### TASK PROMPT
Quote exactly the lines from the start of the entries to the one with "standing: 23%", both ends included.

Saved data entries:
━━━━

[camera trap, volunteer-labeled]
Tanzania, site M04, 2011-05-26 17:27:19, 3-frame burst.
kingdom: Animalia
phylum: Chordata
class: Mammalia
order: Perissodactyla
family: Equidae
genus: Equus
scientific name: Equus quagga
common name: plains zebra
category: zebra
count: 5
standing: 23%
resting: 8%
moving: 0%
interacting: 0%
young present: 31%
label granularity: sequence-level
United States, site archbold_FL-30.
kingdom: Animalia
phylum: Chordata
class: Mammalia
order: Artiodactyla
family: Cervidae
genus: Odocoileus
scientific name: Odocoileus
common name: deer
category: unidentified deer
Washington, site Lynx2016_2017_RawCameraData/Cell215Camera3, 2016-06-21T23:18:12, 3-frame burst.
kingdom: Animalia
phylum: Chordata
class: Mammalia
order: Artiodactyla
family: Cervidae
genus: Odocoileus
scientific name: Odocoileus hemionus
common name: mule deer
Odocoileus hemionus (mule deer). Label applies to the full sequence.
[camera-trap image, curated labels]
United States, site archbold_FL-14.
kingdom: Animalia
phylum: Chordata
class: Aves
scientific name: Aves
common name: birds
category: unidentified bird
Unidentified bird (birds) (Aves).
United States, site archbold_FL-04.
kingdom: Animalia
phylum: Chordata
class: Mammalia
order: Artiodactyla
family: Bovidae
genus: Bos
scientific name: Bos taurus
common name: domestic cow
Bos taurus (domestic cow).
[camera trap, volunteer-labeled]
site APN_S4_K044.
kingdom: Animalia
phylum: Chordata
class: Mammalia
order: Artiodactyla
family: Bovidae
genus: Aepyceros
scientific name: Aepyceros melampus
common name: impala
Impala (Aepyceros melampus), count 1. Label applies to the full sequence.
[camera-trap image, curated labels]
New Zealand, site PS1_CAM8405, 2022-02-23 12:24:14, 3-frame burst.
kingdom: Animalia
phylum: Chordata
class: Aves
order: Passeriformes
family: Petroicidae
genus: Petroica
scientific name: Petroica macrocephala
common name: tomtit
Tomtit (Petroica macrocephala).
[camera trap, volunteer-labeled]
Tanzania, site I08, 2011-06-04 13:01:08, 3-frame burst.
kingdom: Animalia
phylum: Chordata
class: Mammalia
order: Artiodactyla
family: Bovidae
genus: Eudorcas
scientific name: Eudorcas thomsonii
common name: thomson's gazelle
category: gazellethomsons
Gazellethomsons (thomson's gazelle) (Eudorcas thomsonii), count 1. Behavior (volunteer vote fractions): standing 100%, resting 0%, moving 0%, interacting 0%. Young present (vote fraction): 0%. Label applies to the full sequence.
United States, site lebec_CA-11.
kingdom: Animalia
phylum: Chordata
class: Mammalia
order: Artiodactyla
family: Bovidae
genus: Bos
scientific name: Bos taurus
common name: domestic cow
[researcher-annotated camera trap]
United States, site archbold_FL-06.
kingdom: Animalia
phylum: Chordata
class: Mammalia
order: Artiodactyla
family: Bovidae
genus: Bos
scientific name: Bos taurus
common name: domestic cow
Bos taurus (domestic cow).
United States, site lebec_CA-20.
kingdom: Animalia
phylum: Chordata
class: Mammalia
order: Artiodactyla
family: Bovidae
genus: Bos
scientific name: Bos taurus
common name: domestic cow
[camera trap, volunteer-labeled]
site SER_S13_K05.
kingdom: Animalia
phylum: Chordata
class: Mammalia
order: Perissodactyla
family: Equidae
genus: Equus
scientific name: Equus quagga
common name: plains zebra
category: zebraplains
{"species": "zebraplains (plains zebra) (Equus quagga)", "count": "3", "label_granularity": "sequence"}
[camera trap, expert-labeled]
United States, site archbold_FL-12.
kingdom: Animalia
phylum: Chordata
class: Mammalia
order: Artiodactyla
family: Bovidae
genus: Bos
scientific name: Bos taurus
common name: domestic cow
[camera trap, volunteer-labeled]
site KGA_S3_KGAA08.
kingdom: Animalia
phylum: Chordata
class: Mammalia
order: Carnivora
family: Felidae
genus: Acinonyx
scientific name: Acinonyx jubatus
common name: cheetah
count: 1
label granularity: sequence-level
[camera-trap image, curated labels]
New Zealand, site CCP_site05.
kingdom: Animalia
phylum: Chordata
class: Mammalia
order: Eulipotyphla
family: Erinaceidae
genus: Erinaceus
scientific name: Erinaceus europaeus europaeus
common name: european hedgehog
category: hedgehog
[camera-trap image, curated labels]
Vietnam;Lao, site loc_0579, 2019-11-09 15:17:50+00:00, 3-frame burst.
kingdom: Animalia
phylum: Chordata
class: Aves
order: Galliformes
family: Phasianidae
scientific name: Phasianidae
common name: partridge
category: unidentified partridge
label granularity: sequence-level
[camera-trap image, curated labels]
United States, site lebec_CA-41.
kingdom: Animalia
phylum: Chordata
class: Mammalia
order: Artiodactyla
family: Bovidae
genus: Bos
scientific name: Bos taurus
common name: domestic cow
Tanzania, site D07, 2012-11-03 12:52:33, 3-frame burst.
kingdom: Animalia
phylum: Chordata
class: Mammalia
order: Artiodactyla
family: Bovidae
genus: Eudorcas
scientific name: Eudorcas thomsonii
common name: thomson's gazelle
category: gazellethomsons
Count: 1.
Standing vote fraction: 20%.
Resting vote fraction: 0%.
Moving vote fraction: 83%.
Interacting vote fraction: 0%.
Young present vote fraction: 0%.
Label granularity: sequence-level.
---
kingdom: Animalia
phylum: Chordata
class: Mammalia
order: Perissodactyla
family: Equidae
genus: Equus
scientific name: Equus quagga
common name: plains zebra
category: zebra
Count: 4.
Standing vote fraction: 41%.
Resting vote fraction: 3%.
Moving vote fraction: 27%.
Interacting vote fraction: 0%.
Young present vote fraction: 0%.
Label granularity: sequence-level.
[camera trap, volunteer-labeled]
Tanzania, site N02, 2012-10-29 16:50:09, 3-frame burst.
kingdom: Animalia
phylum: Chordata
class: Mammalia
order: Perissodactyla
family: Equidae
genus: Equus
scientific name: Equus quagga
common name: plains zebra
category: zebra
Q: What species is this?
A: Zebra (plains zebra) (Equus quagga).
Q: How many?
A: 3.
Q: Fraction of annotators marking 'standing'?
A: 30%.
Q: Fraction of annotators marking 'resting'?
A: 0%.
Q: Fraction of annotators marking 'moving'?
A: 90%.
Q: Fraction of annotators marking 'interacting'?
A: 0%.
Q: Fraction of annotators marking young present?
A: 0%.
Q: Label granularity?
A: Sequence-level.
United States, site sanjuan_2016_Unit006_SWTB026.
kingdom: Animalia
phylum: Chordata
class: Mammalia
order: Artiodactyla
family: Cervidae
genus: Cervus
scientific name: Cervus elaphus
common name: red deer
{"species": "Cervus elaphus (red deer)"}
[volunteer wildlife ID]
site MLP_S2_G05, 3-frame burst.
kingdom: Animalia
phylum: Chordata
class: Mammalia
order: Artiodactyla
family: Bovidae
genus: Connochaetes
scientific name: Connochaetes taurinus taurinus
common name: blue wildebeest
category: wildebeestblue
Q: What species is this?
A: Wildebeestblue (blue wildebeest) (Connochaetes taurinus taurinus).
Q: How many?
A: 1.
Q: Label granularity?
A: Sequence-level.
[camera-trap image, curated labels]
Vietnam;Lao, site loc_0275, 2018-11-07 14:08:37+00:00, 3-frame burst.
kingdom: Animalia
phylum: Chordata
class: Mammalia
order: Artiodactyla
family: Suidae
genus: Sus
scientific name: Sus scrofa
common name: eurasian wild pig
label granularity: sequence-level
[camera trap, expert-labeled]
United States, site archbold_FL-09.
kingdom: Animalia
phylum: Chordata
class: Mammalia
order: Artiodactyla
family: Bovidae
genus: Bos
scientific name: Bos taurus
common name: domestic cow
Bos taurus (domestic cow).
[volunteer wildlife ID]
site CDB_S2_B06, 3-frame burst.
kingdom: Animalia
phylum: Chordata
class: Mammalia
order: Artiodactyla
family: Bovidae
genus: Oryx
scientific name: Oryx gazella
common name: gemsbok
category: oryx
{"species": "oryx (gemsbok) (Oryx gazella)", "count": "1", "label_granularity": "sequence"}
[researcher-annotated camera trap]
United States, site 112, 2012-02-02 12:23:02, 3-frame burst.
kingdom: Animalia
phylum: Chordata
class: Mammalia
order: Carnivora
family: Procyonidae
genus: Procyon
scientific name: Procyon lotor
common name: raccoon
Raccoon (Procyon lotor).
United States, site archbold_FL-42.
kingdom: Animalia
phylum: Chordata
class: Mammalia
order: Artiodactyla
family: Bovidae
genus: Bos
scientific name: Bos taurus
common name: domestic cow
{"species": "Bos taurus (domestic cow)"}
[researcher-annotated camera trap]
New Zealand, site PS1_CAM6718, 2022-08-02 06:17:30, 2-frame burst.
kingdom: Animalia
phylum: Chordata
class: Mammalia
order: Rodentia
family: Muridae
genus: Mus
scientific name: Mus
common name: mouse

━━━━

### TASK RESULT
[camera trap, volunteer-labeled]
Tanzania, site M04, 2011-05-26 17:27:19, 3-frame burst.
kingdom: Animalia
phylum: Chordata
class: Mammalia
order: Perissodactyla
family: Equidae
genus: Equus
scientific name: Equus quagga
common name: plains zebra
category: zebra
count: 5
standing: 23%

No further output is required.